> [CONSIGNES]:
[1] Répondez à ces questions d'après le texte sur Eudora Welty :
(a) Combien de photographies environ le volume « Eudora Welty: Photographs » rassemble-t-il ?
(b) Pendant quelles décennies ces photographies ont-elles été prises ?
(c) Dans la partie « Finding a Voice », quelles trois choses ont influencé sa quête d'une voix propre ?
[2] Recopiez le passage du texte sur Eudora Welty qui va de « Comment a-t-elle a » jusqu'à « de son récit. » inclus.

> [TEXTE]:
2) "Learning to See" (Apprendre à voir)
Comment son environnement, à la fois familial et géographique, a nourri son imagination visuelle : le paysage du Sud des Etats-Unis, et ses villes chargées d’histoire furent source constante d’inspiration pour son écriture. Elle décrit des moments spécifiques de son enfance où elle a appris à observer les gens, les lieux, et les détails avec une acuité particulière, et insiste sur l’importance de voir au-delà de l’évidence, de percevoir les émotions et les significations cachées derrière les apparences. La photographie, un autre de ses talents, est évoquée comme une discipline qui l’a aidée à affiner son regard, en capturant des moments éphémères et en reconstituant les histoires implicites des scènes qu’elle observait (cf. "Eudora Welty: Photographs" (1989), qui rassemble dans un volume environ 250 photographies représentatives des quelques milliers qu’elle a prises dans les années 1930, 1940 et 1950) ...
3) "Finding a Voice" (Trouver une voix)
Comment a-t-elle a trouvé sa propre voix en tant qu’écrivaine. Elle reconnaît que cette quête a été influencée par ses lectures, ses expériences personnelles, et sa compréhension de la culture du Sud. Elle revient sur ses premières tentatives d’écriture, souvent maladroites, mais toujours marquées par un désir sincère de capturer la vérité émotionnelle et humaine. Elle nous montre aussi combien les souvenirs, fussent-ils les plus simples, peuvent devenir de grandes sources d’inspiration riches. L’importance de la famille, sa relation avec ses parents et leur influence sur sa sensibilité artistique sont au cœur de son récit.

> [JEU DE DONNÉES]:
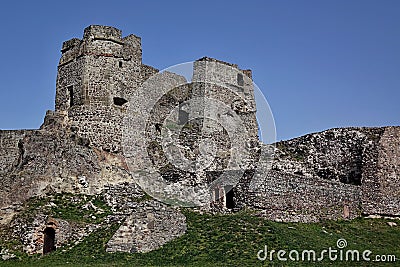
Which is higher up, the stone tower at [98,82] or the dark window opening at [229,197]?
the stone tower at [98,82]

> [RÉPONSES ATTENDUES]:
[1]
(a) Environ 250 photographies.
(b) Dans les années 1930, 1940 et 1950.
(c) Ses lectures, ses expériences personnelles et sa compréhension de la culture du Sud.

[2]
Comment a-t-elle a trouvé sa propre voix en tant qu’écrivaine. Elle reconnaît que cette quête a été influencée par ses lectures, ses expériences personnelles, et sa compréhension de la culture du Sud. Elle revient sur ses premières tentatives d’écriture, souvent maladroites, mais toujours marquées par un désir sincère de capturer la vérité émotionnelle et humaine. Elle nous montre aussi combien les souvenirs, fussent-ils les plus simples, peuvent devenir de grandes sources d’inspiration riches. L’importance de la famille, sa relation avec ses parents et leur influence sur sa sensibilité artistique sont au cœur de son récit.